The American film industry has regularly captured the greatest Australian talent. Actors like Mel Gibson and Judy Davis quickly became world stars, most of the leading directors traveled the same path, and since then Nicole Kidman, Russell Crowe, Cate Blanchett and many others have followed suit. Among many recent Hollywood successes based on Australian talent are Baz Luhrmann’s Moulin Rouge (2001) with Nicole Kidman, and Peter Weir’s Master and Commander: The Far Side of the World (2003) with Russell Crowe.
Sports in Australia
Australia is considered one of the world’s foremost sports nations and has a very enthusiastic and patriotic sports audience. The two major team sports are cricket and Australian football; cricket is played mostly in the summer, football in the winter. Australia, as of 2004, is the world’s leading cricket nation, and the captain of the cricket team is said to hold the nation’s second highest position – according to the prime minister. Australian football is similar to both rugby and Irish Gaelic football. The game developed in the Melbourne area from around 1850 and is now played across the country, but few places outside Australia. Rugby is also a great sport.

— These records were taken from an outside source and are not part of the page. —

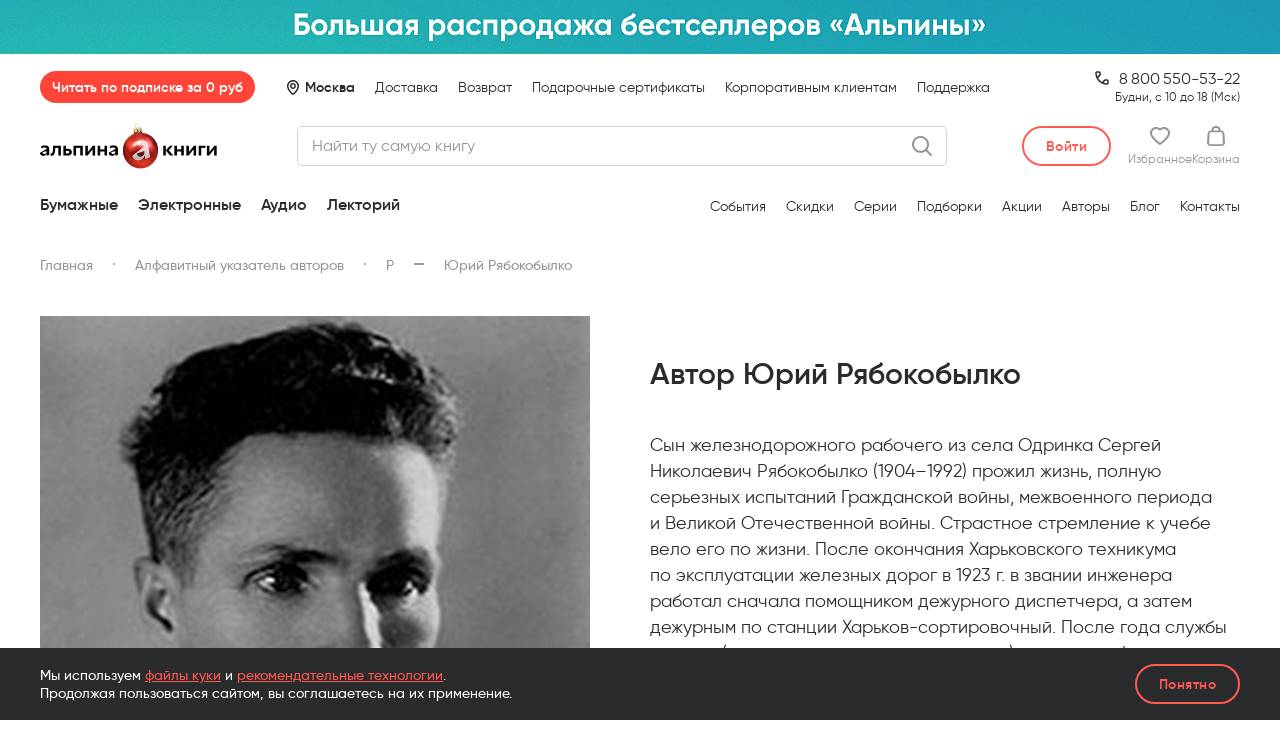

--- FILE ---
content_type: application/javascript
request_url: https://alpinabook.ru/bitrix/cache/js/s1/main/page_692687b2384b64c3ee7255601883c4ee/page_692687b2384b64c3ee7255601883c4ee_v1.js?17695170743099
body_size: 746
content:

; /* Start:"a:4:{s:4:"full";s:108:"/local/templates/.default/components/bitrix/news/authors/bitrix/news.detail/.default/script.js?1736933933668";s:6:"source";s:94:"/local/templates/.default/components/bitrix/news/authors/bitrix/news.detail/.default/script.js";s:3:"min";s:0:"";s:3:"map";s:0:"";}"*/
document.addEventListener('DOMContentLoaded', function() {

    // фронтовый компонент public/local/markup/src/component/author-post/

    $(".js-author-page").each( function () {
        const $wrap = $(this);
        const $bottom = $wrap.find(".js-author-page__bottom");
        const $bottomDesktop = $wrap.find(".js-author-page__bottomWrapDesktop");

        // дублируем блок с тегами и соцсетками для десктопа (решить вёрсткой не удалось)
        if ($bottom.length > 0 && $bottomDesktop.length > 0) {
            $bottom.clone().appendTo($bottomDesktop);
        }
    });
});

/* End */
;
; /* Start:"a:4:{s:4:"full";s:54:"/assets/scriptMixes/carousel.authors.js?17369328801739";s:6:"source";s:39:"/assets/scriptMixes/carousel.authors.js";s:3:"min";s:0:"";s:3:"map";s:0:"";}"*/
'use strict';

// для карусели авторов

document.addEventListener('DOMContentLoaded', function() {
    $('.js-carousel-authors').each(function () {
        const $carousel = $(this);
        const $wrap = $carousel.parents('[data-role="wrap"]');
        const $prev = $wrap.find('[data-role="prev"]');
        const $next = $wrap.find('[data-role="next"]');
        
        // Init
        let settings = {
            mobileFirst: true,
            slidesToShow: 2,
            slidesToScroll: 2,
            arrows: false,
            dots: true,
            dotsClass: "b-carousel-footer",
            touchThreshold: 10,
            infinite: false,
            
            responsive: [
                {
                    breakpoint: globObj.breakpoints.sm,
                    settings: {
                        slidesToShow: 3,
                        slidesToScroll: 3
                    }
                },
                {
                    breakpoint: globObj.breakpoints.md,
                    settings: {
                        slidesToShow: 4,
                        slidesToScroll: 4
                    }
                },
                {
                    breakpoint: globObj.breakpoints.lg,
                    settings: {
                        slidesToShow: 5,
                        slidesToScroll: 5,
                        arrows: true,
                        dots: false
                    }
                }
            ]
        }
        
        if ($prev.length > 0) {
            settings.prevArrow = $prev;
        }
        
        if ($next.length > 0) {
            settings.nextArrow = $next;
        }
        
        $carousel.slick(settings);
    });
});


/* End */
;; /* /local/templates/.default/components/bitrix/news/authors/bitrix/news.detail/.default/script.js?1736933933668*/
; /* /assets/scriptMixes/carousel.authors.js?17369328801739*/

In individual sports, water sports are popular, not unnatural as people mostly live on the coast. Australia is next to the United States the world’s leading swimming nation with athletes such as Dawn Fraser and Ian Thorpe, and surfing and sailing is run along the entire coast. Tennis has long traditions with names such as Margaret Court, Roy Emerson, Rod Laver, John Newcombe and Ken Rosewall, and Australia has won the Davis Cup almost 30 times. Well-known Australian athletics stars are Ron Clarke, Herb Elliott and Cathy Freeman. Australians have also asserted themselves well in both car and motorcycle sports, i.e. won the Jack Brabham World Cup in Formula 1 three times. The Melbourne Cup is a world renowned event in the field of canoeing.
Australia has hosted Olympic Games twice, in Melbourne 1956 and Sydney 2000. The latter are considered the most successful ever.